» DO THIS
Put every one of the entries below into a numbered list, leaving out the blank lines.

-*-

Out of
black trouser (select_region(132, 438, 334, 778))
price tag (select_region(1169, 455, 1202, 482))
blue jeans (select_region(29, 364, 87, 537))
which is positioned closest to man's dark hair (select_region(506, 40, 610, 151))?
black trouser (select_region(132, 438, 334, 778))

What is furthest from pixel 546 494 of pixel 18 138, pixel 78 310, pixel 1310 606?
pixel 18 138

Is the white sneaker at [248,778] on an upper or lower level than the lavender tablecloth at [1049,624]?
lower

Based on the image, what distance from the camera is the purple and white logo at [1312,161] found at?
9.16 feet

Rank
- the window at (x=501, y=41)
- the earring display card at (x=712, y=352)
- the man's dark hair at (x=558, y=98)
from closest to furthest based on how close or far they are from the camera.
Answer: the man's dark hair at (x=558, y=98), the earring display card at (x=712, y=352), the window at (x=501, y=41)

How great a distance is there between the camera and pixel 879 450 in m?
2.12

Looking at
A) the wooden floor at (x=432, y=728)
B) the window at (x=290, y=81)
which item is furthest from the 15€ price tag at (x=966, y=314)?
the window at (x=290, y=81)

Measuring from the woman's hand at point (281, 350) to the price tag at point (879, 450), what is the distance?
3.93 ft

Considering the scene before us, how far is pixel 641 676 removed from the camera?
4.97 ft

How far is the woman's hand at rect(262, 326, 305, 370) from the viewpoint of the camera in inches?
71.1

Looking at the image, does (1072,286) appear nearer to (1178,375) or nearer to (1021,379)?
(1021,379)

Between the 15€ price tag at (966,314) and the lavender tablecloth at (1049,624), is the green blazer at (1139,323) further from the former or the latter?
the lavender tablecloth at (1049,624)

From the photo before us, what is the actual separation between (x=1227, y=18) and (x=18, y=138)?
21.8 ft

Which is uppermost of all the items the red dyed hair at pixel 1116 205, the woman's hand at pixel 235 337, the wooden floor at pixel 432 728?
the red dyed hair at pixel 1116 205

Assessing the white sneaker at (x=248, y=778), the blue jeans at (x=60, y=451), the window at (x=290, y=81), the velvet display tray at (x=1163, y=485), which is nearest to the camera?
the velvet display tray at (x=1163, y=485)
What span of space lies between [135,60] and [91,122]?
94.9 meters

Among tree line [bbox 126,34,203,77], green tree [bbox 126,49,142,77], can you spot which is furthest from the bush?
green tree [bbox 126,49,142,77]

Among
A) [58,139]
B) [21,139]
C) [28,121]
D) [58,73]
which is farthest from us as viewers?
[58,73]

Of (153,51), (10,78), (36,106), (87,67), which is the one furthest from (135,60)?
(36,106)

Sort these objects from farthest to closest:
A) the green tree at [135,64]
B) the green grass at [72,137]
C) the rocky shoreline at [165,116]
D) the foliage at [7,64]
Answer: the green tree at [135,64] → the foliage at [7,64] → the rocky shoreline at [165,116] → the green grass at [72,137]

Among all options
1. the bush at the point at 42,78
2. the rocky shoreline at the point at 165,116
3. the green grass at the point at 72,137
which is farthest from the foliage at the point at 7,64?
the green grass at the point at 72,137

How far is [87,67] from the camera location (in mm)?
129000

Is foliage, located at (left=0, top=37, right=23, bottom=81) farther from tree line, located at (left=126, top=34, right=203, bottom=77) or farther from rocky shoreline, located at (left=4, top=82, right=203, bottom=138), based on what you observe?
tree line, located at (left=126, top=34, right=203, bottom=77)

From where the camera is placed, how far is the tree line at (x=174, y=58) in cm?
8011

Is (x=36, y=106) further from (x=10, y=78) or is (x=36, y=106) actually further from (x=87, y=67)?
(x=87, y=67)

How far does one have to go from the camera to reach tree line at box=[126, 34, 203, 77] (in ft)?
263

-*-

» ANSWER TO THIS EXERCISE
1. Out of
2. black trouser (select_region(132, 438, 334, 778))
3. price tag (select_region(1169, 455, 1202, 482))
4. blue jeans (select_region(29, 364, 87, 537))
5. which is positioned closest to man's dark hair (select_region(506, 40, 610, 151))?
6. black trouser (select_region(132, 438, 334, 778))
7. What is furthest from pixel 546 494 of pixel 18 138, pixel 78 310, pixel 1310 606?
8. pixel 18 138
9. Is the white sneaker at [248,778] on an upper or lower level than the lavender tablecloth at [1049,624]?
10. lower
11. Based on the image, what distance from the camera is the purple and white logo at [1312,161] found at?
12. 9.16 feet
13. Rank
14. - the window at (x=501, y=41)
15. - the earring display card at (x=712, y=352)
16. - the man's dark hair at (x=558, y=98)
17. from closest to furthest based on how close or far they are from the camera.
18. Answer: the man's dark hair at (x=558, y=98), the earring display card at (x=712, y=352), the window at (x=501, y=41)
19. How great a distance is there between the camera and pixel 879 450 in m?
20. 2.12
21. Looking at
22. A) the wooden floor at (x=432, y=728)
23. B) the window at (x=290, y=81)
24. which item is furthest from the 15€ price tag at (x=966, y=314)?
25. the window at (x=290, y=81)
26. Measuring from the woman's hand at point (281, 350) to the price tag at point (879, 450), what is the distance?
27. 3.93 ft
28. Considering the scene before us, how far is pixel 641 676 removed from the camera?
29. 4.97 ft
30. How far is the woman's hand at rect(262, 326, 305, 370) from the viewpoint of the camera in inches?
31. 71.1
32. Looking at the image, does (1072,286) appear nearer to (1178,375) or nearer to (1021,379)?
33. (1021,379)
34. Between the 15€ price tag at (966,314) and the lavender tablecloth at (1049,624), is the green blazer at (1139,323) further from the former or the latter?
35. the lavender tablecloth at (1049,624)
36. From the photo before us, what is the actual separation between (x=1227, y=18) and (x=18, y=138)?
37. 21.8 ft
38. Which is uppermost of all the items the red dyed hair at pixel 1116 205, the woman's hand at pixel 235 337, the wooden floor at pixel 432 728?
39. the red dyed hair at pixel 1116 205
40. Assessing the white sneaker at (x=248, y=778), the blue jeans at (x=60, y=451), the window at (x=290, y=81), the velvet display tray at (x=1163, y=485), which is nearest to the camera?
41. the velvet display tray at (x=1163, y=485)
42. What span of space lies between [135,60] and [91,122]?
43. 94.9 meters
44. Among tree line [bbox 126,34,203,77], green tree [bbox 126,49,142,77], can you spot which is furthest from the bush?
45. green tree [bbox 126,49,142,77]
46. Among
47. A) [58,139]
48. B) [21,139]
49. C) [28,121]
50. D) [58,73]
51. which is farthest from us as viewers?
52. [58,73]
53. Of (153,51), (10,78), (36,106), (87,67), which is the one furthest from (135,60)?
54. (36,106)
55. Sort these objects from farthest to closest:
56. A) the green tree at [135,64]
57. B) the green grass at [72,137]
58. C) the rocky shoreline at [165,116]
59. D) the foliage at [7,64]
60. Answer: the green tree at [135,64] → the foliage at [7,64] → the rocky shoreline at [165,116] → the green grass at [72,137]
61. Among all options
62. 1. the bush at the point at 42,78
63. 2. the rocky shoreline at the point at 165,116
64. 3. the green grass at the point at 72,137
65. which is farthest from the foliage at the point at 7,64?
66. the green grass at the point at 72,137
67. How far is [87,67] from the camera location (in mm)?
68. 129000
69. Is foliage, located at (left=0, top=37, right=23, bottom=81) farther from tree line, located at (left=126, top=34, right=203, bottom=77) or farther from rocky shoreline, located at (left=4, top=82, right=203, bottom=138), based on what you observe?
70. tree line, located at (left=126, top=34, right=203, bottom=77)
71. From where the camera is placed, how far is the tree line at (x=174, y=58) in cm?
72. 8011
73. Is (x=36, y=106) further from (x=10, y=78) or is (x=36, y=106) actually further from (x=87, y=67)?
74. (x=87, y=67)
75. How far does one have to go from the camera to reach tree line at box=[126, 34, 203, 77] (in ft)?
76. 263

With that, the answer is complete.